“Unreported” by Patricia Caspers

Final Girl (Unreported)

1.

The Girl I Was

wants to apologize
for the vodka sting
in her throat,
the giggling want
of the footballers
who tossed her like a pigskin,
her splash of laughter
under pool water,
piercing blue.

That girl lost
the soaked clothes
someone peeled away,
and she’s sorry
for the replacements
two sizes too big,
with room enough
for the pug-faced one
to thrash
his freckled hands
past her waistband
and wrench open
the place where
she still smelled of chlorine.

And she didn’t mean
for the room
to become a swirling
circus of rusted rings,
didn’t intend to lose
her focus, to swallow
her voice, her breath,
as his friend took her—

she asks forgiveness
for not knowing where—

for waking up after,
bloody and sober,
stumbling alone
into a night
barren of stars.

 

2.

The Woman I Intend to Be

So many equinoxes later,
Persephone flings flip flops
and sunscreen into her satchel
at the first crack and mournful cry
of ice straining against the river’s flow.
The ferryman paddles against the current,
and with each splash of the oar, each
knock of floe against the hull, the idea
of Hades blurs, as if it’s a photograph
held so close the image dissolves, and soon
she’s not even in the frame, and that night
in the meadow is gone. The hyacinth and crocus
become a dot-to-dot on the final page
in the book of her childhood. Like Sysiphus
she begins the mystery again,
but the 1 is never in the same place twice,
and the 2 is a freefall off the page,
into the next volume, Adulthood, a sequel
bereft of foreshadowing, whose narrator
is unreliable and easily sickened
by the scent of narcissus.

She plays dominatrix
to thin-boned, sweet-lipped
mortals who sigh that her body is a vessel,
her body is riverine. She fucks, and doesn’t
return calls or read the poems
left on her doorstep.

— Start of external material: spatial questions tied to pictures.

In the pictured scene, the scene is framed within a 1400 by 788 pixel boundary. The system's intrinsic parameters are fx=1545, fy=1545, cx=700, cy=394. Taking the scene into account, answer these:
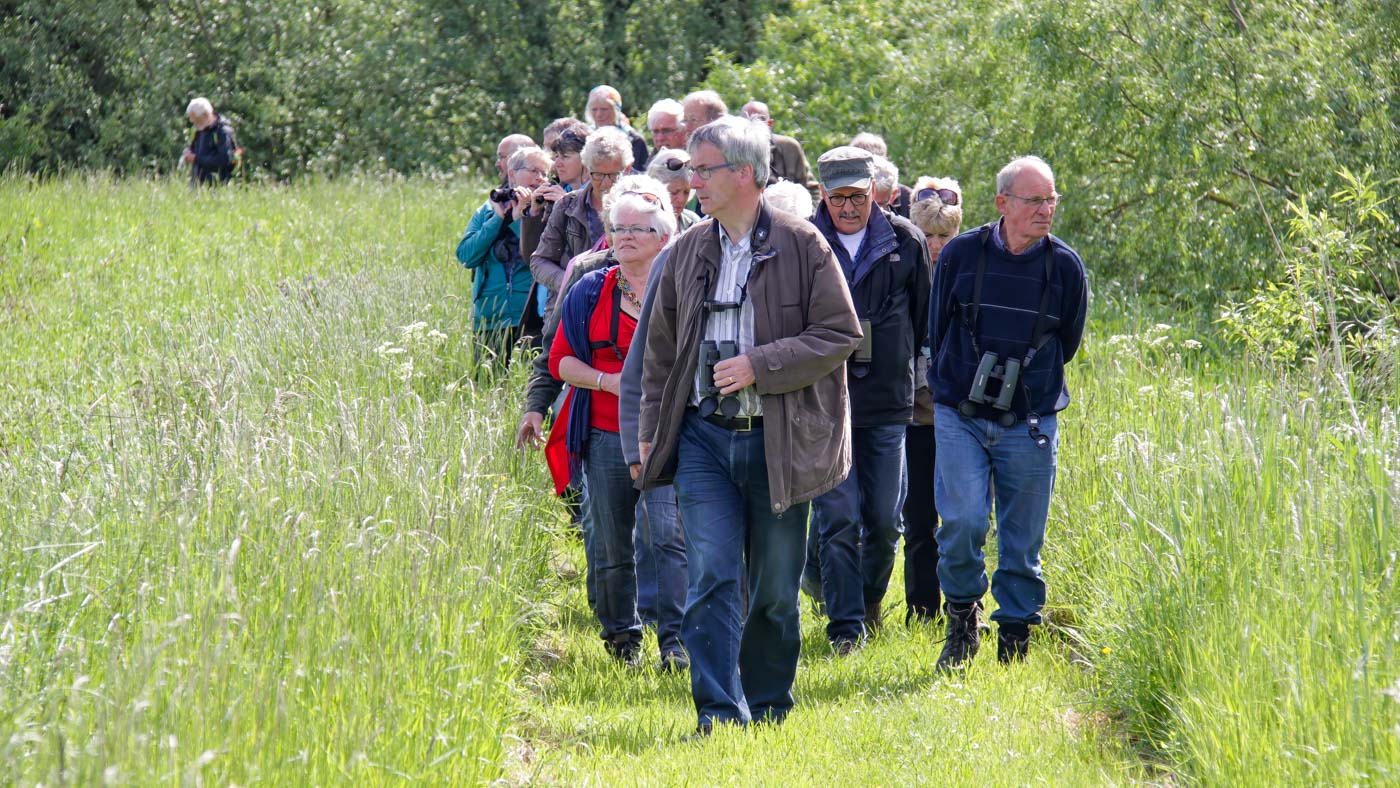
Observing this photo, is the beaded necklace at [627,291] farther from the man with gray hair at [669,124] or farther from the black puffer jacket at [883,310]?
the man with gray hair at [669,124]

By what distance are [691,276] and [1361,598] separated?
2.26 meters

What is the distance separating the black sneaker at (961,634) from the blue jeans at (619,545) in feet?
3.63

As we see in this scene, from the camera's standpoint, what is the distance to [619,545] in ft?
21.5

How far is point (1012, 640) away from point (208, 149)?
17870mm

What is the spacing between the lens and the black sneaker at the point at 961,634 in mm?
6258

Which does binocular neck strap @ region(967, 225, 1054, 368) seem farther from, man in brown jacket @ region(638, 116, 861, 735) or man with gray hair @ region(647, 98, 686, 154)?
man with gray hair @ region(647, 98, 686, 154)

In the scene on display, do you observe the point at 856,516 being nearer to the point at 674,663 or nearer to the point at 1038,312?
the point at 674,663

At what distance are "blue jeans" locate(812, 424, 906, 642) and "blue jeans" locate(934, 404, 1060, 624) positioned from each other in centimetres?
37

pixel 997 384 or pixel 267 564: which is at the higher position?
pixel 997 384

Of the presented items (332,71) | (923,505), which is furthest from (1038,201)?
(332,71)

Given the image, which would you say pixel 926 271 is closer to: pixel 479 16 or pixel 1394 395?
pixel 1394 395

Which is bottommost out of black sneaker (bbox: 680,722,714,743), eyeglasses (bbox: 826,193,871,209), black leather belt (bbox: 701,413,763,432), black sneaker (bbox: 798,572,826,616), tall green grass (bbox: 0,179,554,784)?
black sneaker (bbox: 798,572,826,616)

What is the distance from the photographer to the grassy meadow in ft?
12.3

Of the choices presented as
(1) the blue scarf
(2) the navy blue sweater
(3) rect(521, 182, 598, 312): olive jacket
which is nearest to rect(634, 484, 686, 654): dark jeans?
(1) the blue scarf
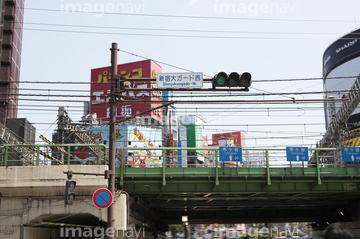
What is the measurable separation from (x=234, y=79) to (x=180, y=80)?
7.81 ft

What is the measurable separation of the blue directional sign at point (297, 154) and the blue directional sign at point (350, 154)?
2503 mm

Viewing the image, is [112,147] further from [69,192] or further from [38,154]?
[38,154]

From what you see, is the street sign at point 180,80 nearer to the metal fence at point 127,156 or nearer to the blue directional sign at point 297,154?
the metal fence at point 127,156

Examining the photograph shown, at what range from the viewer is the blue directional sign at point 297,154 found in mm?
25959

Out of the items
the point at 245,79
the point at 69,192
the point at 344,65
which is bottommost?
the point at 69,192

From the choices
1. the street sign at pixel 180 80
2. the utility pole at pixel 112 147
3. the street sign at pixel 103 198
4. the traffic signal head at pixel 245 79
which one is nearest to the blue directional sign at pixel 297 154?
the traffic signal head at pixel 245 79

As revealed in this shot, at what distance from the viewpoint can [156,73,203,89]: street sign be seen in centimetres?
1673

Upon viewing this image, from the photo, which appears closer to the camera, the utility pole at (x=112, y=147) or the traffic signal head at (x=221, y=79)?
the traffic signal head at (x=221, y=79)

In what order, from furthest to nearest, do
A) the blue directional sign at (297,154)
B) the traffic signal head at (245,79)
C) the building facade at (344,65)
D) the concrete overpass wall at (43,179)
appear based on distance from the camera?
the building facade at (344,65) → the blue directional sign at (297,154) → the concrete overpass wall at (43,179) → the traffic signal head at (245,79)

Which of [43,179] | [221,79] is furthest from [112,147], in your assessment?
[43,179]

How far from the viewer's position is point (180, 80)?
55.2ft

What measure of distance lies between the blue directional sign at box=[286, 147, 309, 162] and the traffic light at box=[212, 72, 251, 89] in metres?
11.6

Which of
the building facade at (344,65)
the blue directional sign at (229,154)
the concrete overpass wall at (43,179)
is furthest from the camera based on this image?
the building facade at (344,65)

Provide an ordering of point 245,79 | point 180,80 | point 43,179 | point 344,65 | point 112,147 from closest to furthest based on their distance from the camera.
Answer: point 245,79 → point 112,147 → point 180,80 → point 43,179 → point 344,65
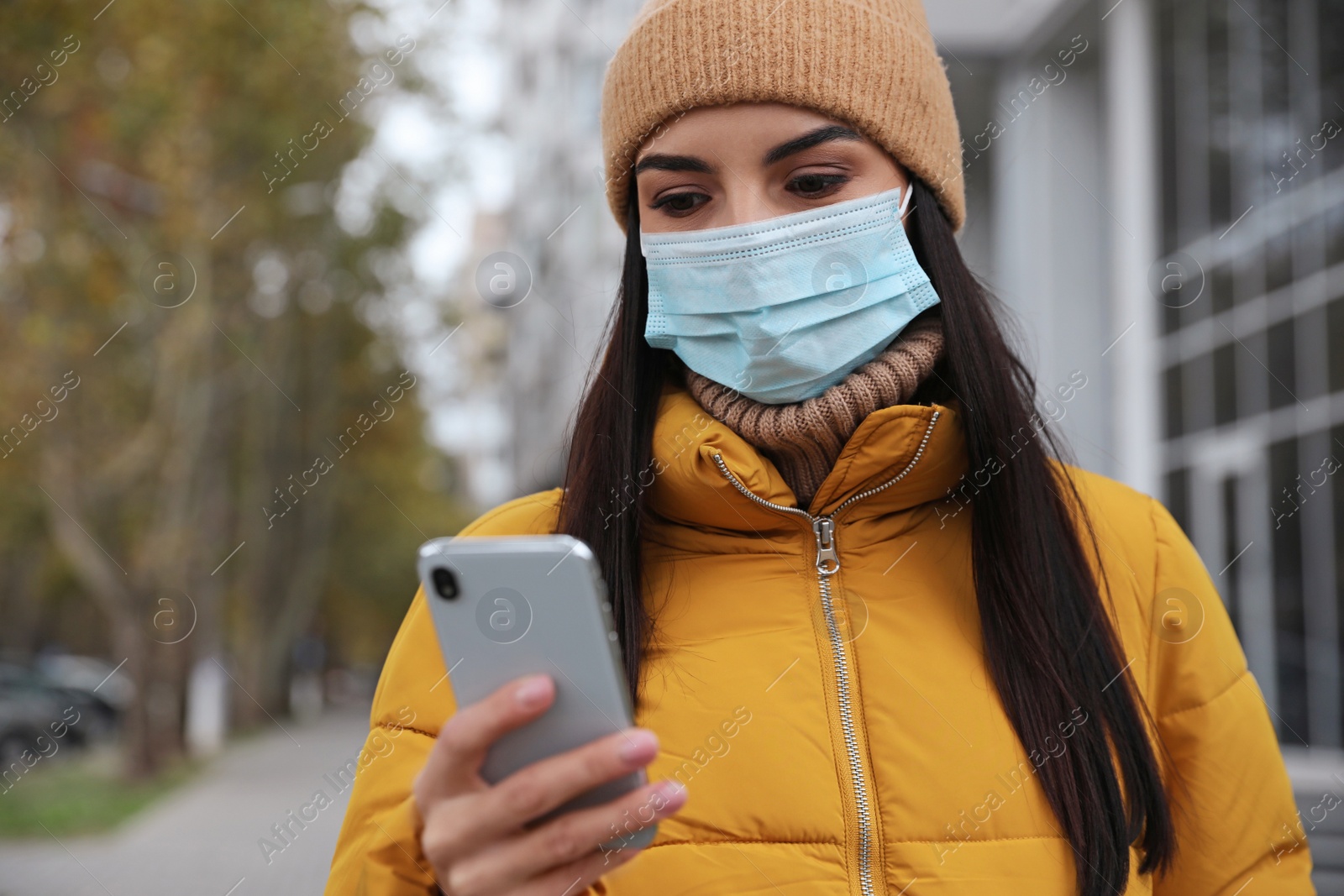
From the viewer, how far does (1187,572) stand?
1.91 meters

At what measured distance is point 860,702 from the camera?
1746mm

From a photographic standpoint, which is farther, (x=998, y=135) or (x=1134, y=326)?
(x=998, y=135)

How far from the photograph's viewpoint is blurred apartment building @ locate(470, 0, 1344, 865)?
818 cm

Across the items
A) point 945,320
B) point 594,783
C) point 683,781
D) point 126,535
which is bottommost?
point 683,781

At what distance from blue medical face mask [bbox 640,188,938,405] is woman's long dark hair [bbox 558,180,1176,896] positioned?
Result: 0.22ft

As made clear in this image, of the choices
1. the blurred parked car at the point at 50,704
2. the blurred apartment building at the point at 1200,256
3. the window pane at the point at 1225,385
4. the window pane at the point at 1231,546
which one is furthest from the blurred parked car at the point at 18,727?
the window pane at the point at 1225,385

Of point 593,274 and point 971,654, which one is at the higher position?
point 593,274

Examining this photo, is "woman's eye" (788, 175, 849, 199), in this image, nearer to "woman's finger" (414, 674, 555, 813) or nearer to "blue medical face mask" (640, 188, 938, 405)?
"blue medical face mask" (640, 188, 938, 405)

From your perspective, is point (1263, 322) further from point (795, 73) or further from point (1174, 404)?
point (795, 73)

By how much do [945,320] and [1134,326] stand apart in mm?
9273

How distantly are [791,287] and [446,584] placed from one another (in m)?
1.00

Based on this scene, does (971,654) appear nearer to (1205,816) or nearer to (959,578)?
(959,578)

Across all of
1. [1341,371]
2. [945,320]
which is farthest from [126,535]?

She fills her mouth
with wine, with almonds and olives,
and apricots, honey-steeped thiples, but nothing
washes clean the bitter seeds lodged
in her throat.

Who am I kidding?

I am no goddess. There is no spring
to beckon me from the underworld.
That boy has long since forgotten
my name. It’s time
to dismantle this mausoleum of shame,
put down the “should haves,” pick up the oars,
become the river, the craft, the orchard
of saplings in bloom on the far bank
where the slow spring light is indiscriminate,
and warmer now.

 

3.

The Mother I Am: An Open Letter to Demeter

Mother of Harvest, of Plenty, of Compromise,
These scales will never balance our horizon.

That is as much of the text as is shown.